§ **WHAT THE EXERCISE ASKS**
Output the records verbatim, beginning with the line that contains "In terms of" and continuing through the end of the records.

§ **INPUT ROWS**
○ ○ ○ ○

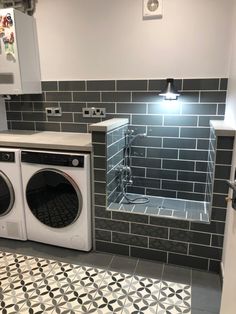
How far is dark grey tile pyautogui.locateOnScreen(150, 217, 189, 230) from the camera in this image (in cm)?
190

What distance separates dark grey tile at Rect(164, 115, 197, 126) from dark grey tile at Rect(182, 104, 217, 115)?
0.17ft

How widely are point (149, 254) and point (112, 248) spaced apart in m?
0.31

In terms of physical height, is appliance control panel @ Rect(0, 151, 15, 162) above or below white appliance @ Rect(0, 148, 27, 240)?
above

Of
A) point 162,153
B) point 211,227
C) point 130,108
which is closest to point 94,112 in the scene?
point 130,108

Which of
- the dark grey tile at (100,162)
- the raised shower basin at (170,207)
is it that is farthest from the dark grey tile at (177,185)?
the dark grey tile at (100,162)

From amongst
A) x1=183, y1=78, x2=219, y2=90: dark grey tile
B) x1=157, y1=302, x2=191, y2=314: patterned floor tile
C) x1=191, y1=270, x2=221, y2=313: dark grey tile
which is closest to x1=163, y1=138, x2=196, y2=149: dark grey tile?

○ ○ ○ ○

§ **EXERCISE RESULT**
In terms of physical height, is appliance control panel @ Rect(0, 151, 15, 162) above or below white appliance @ Rect(0, 148, 27, 240)?
above

Of
A) point 162,153
B) point 211,227
C) point 130,108
which is closest to point 94,112 in the scene?
point 130,108

Which of
- the dark grey tile at (100,162)
- the raised shower basin at (170,207)
is it that is farthest from the dark grey tile at (177,185)?
the dark grey tile at (100,162)

From amongst
A) x1=183, y1=78, x2=219, y2=90: dark grey tile
B) x1=157, y1=302, x2=191, y2=314: patterned floor tile
C) x1=191, y1=270, x2=221, y2=313: dark grey tile
which is closest to x1=163, y1=138, x2=196, y2=149: dark grey tile?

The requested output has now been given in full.